When you talk of "conflicting code", you are clearly thinking of copyrights, which could be fixed in that manner. But we are not dealing with copyrights, we are dealing with patents. In simplified terms: Copyright handles the actual code. Patents handle what the code does. Copyright could be circumvented by rewriting the code in to something else, and doing it so that it still basically does the same thing. You can't do that with patents, since the patent covers what the code does, and the re-written code would still be doing the same thing it did before the rewrite.
Posted May 14, 2007 12:57 UTC (Mon)
by smitty_one_each (subscriber, #28989)
[Link] (11 responses)
Posted May 14, 2007 16:25 UTC (Mon)
by phiggins (subscriber, #5605)
[Link] (7 responses)
MS or any other company could completely kill a project like Samba which needs to interoperate with their software by requiring the protocol to use a patented algorithm (like SSL with RSA). Patents are a serious problem for software in general. I just wonder if Microsoft could be slapped for monopolistic behavior by using their patents in such a way. I just don't know how these areas of law interact.

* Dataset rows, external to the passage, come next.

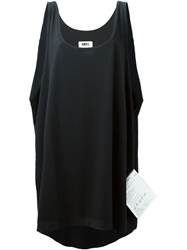 Mm6 Maison Margiela Long Oversized Tank Top Black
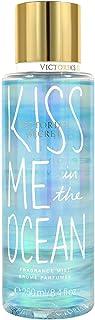 Victoria's Secret Kiss me in the Ocean Fragrance Mist - 250 ml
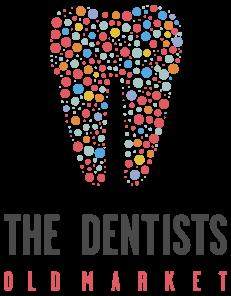 The Dentists Old Market Logo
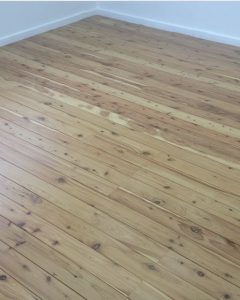 Cypress Pine finished with a water based matt.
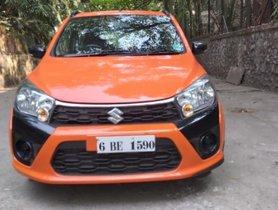 Used Maruti Suzuki Celerio X AT car at low price in Mumbai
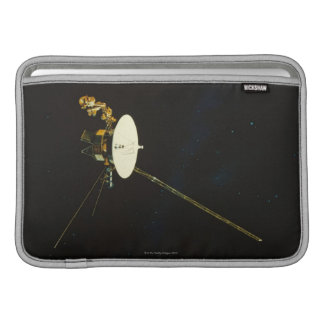 Spacecraft in Space Sleeves For MacBook Air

Network protocols are the one area I've seen patents wreak havoc, but I'm pretty sure that they could present serious problems for desktop software, too. What if all new MS Office file formats used encryption or compression that was patented (assuming decryption and decompression are also patented)?
Posted May 14, 2007 17:12 UTC (Mon)
by man_ls (guest, #15091)
[Link] (5 responses)
Worst possible scenario. Free software in the US effectively disappears. Checkmate.
Posted May 14, 2007 23:09 UTC (Mon)
by mmarq (guest, #2332)
[Link] (4 responses)
hmmm.. no! *Comercial* Free software in the US will be only for the big boys that pay to M$. About all repositorys, say perhaps 90% of all OSS, from all the independent developers will be lodge outside of US... Many developers will go on even if unemployed... M$ thinks they can cut substancial air out of OSS ( how incredible stupid they are!) but the only thing they get is richer out of the extortion, which after all, money and faul play is a banality expected from them anyway.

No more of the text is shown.